Elaine: I like your post here. Especially regarding educating children and educating/supporting adults. My mother, father and younger brother were all terminally ill in a nursing home at the same time and passed away a few months apart, three funerals in a very short time. Our extended family was reeling. In the confessional, as penance, my pastor gave me my penance to start a grief support ministry in my parish which had none. I could barely stand up to walk out of the confessional room let alone start a grief ministry. Our parish is totally focused on children and in the pews I see adults reeling from circumstances in the secular and church worlds weekly. We have a reconciliation evening during Advent where five or six priests are brought in for individual confessions and an initial group service. A friend that knew I would be going there that evening met up with me there. We sat together in a pew waiting our turn and I could clearly see she was nervous not having been to confession for a while and many times expressed to me that her non Catholic husband does not support her religion, (she went to Catholic school as a child.) I came out of the confessional and sat in the pew to pray and wait for my friend. When she came out from the confessional, she was clearly shaken and could barely talk. She whispered that the priest refused to forgive her sins because of her marriage with her husband, details of which were probably brought out during the confession. I was totally unprepared to support my friend so surprised was I by this event. I really thought she could be suicidal as we left the building. Our parish had recently implement a parishioner outreach program to support parishioners in crisis. We were encouraged to refer parishioners we knew about who are in need. I referred my friend. We have an elementary school at our parish and the focus is clearly not on adults who are being barraged by all kinds of circumstances, opioid addiction, family problems, the list is endless. It is so easy, way too easy to go into the school and enjoy all the little kiddies and the Sisters in the classrooms and have a feel good feeling. Until, one looks around, and sees so many adults falling through the cracks and pews emptier and emptier each passing week.

Alfredo S.
6 years 1 month ago

I can't help thinking that America's writers do a terrific job of reflecting gospel values. The opposition in these comments is so intense, so filled with prejudice as to make me wonder where the energy comes from.
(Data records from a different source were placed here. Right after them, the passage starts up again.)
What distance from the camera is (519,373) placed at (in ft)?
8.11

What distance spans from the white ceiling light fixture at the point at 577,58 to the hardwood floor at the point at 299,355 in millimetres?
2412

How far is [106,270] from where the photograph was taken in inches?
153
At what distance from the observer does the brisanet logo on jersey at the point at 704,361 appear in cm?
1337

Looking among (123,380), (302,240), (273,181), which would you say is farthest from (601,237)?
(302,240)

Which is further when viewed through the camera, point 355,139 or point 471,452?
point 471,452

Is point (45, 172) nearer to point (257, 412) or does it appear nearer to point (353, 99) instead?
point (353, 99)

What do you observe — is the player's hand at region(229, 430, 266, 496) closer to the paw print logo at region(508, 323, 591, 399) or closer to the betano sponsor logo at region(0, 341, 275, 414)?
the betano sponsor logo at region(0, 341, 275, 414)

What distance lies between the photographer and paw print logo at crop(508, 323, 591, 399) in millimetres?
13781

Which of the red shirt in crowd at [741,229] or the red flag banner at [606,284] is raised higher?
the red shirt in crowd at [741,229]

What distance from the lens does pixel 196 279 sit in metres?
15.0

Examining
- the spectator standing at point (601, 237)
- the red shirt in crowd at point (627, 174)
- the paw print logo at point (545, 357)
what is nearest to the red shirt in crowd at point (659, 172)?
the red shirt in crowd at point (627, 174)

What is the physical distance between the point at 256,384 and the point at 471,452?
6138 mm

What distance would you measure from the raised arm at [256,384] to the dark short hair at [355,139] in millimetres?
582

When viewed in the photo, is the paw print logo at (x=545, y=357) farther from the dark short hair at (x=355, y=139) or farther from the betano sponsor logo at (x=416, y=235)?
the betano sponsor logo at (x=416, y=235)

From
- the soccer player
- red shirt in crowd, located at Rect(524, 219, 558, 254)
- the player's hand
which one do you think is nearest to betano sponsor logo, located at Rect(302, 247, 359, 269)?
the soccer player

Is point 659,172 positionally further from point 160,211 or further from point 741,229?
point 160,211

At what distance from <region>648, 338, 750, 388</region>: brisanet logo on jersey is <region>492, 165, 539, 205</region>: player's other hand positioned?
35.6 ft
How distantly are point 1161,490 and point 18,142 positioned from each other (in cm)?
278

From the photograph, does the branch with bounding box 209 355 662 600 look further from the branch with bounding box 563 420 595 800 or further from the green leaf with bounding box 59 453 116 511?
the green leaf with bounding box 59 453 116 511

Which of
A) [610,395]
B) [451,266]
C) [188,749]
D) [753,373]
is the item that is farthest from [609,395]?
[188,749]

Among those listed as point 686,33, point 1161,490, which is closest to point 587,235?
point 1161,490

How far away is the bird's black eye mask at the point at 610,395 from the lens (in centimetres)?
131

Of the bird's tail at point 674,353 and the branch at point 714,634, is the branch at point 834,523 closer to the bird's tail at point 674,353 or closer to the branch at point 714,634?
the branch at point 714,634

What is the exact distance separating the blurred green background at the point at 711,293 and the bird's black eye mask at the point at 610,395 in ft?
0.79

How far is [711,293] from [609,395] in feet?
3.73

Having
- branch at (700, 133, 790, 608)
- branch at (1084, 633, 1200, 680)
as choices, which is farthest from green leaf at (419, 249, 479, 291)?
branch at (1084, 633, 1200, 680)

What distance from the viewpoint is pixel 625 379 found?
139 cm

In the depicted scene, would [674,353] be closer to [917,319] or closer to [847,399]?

The opposition here typically argues from a position not based in the gospel message but from political ideology. That ideology is filled with "Screwtape Letters" kinds of casuistry.

Ergo, Rejoice!

Dennis Hayes
6 years 1 month ago

it's time for the people of god to choose their bishops themselves, and to rid their church of useless bishops when it is called for. the people of god.

Maria Yiu
6 years 1 month ago

Anybody heard of the American Solidarity Party? You don't "have" to vote for the Republicans or the Democrats. The American Solidarity Party is pro-life, pro-marriage, and upholds all the traditional Catholic and Christian ideals. https://solidarity-party.org

Mike Reiner
6 years 1 month ago

He wrote lots of words, but really didn’t say anything. Interesting that I’m reading this on a Sunday morning where the Gospel recalls the Shema Yisrael and Our Lord’s summary of the commandments. Note what Jesus first states. Listen! So first we need to listen to the Lord. And then he simply says to Love God above all else and your neighbor (which includes your “enemies”) as yourself. I honestly don’t need a “document” on how to vote if I follow this Gospel message.